Residents of an Arctic hamlet on the Beaufort Sea in Canada are hoping a pod of beluga whales will be able to escape slowly freezing lakes, even though the whales would supply many families with a winter's worth of meat and blubber.

"It's a big concern for the people of the community," said Tuktoyaktuk Mayor Jackie Jacobson. "We just hope they can get all out."

About 200 beluga whales were spotted in early August by hunters in the nearby Husky Lakes area, a string of saltwater inlets linked to the ocean through a wide channel.

A fly over late last week suggested there were about 80 whales left in the lakes. But the channel is slowly freezing over, which would trap the white mammals.

If that happens, hunters would kill the whales before the lake itself freezes over, said Paul Voudrach, head of the Tuktoyaktuk hunters committee and representative for the territorial government's Environment Department. "This is a natural occurrence and this will happen."

Beluga whales grow to be about 15 feet long on average, weighing up to about 3,300 pounds. Males are slightly larger than females.

Each beluga could provide enough meat and muktuk — skin and blubber usually served raw — to last a couple of large families through the winter, Voudrach said.

But nobody really wants that to happen, said Jacobson. Anybody who wants whale meat or muktuk probably already has some after the July whale-hunting season.

The prospect of watching the whales slowly forced into tighter and tighter breathing holes as the ice covers the lake pleases nobody.

"If they get frozen in, they're going to be in one hole, popping up and down and taking turns (breathing)," Jacobson said. "That's not right, seeing the whales suffer like that."

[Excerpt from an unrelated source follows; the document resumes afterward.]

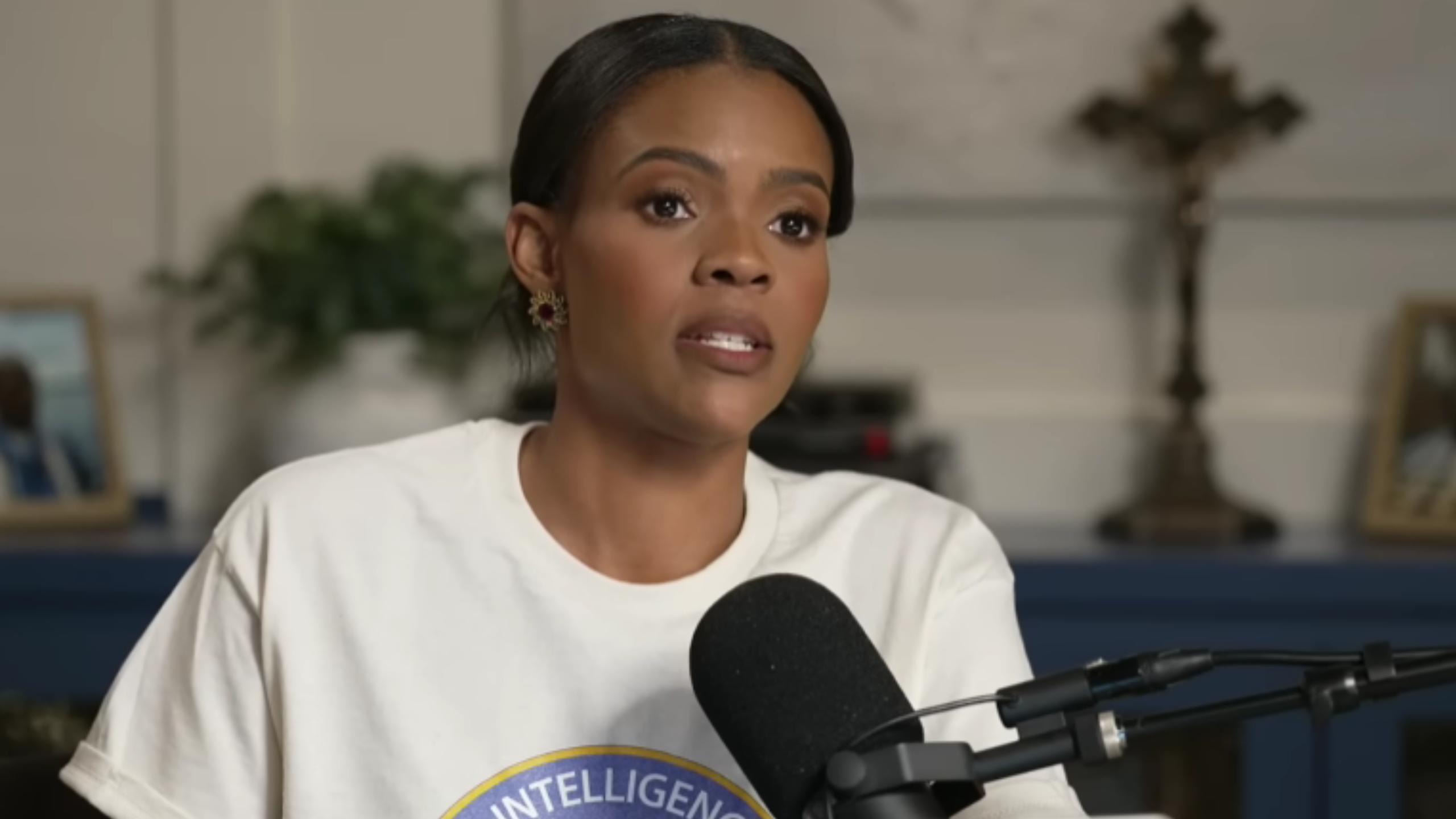 Candace Owens Raises Fresh Claims Against Egyptians, Asks Utah Residents For Footage To Solve Charlie Kirk's Assassination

Ice conditions in Husky Lakes right now are too dangerous for either hunting or herding the animals out to sea using boats, said Voudrach.

And time is running short. The channel is expected to freeze over by early November.

If any whales do not make it, hunters from Tuktoyaktuk and Inuvik will wait until the ice is safe, then cluster around the breathing hole. The beasts will be harpooned, shot and butchered, and the meat distributed to the Northwest Territories' six communities.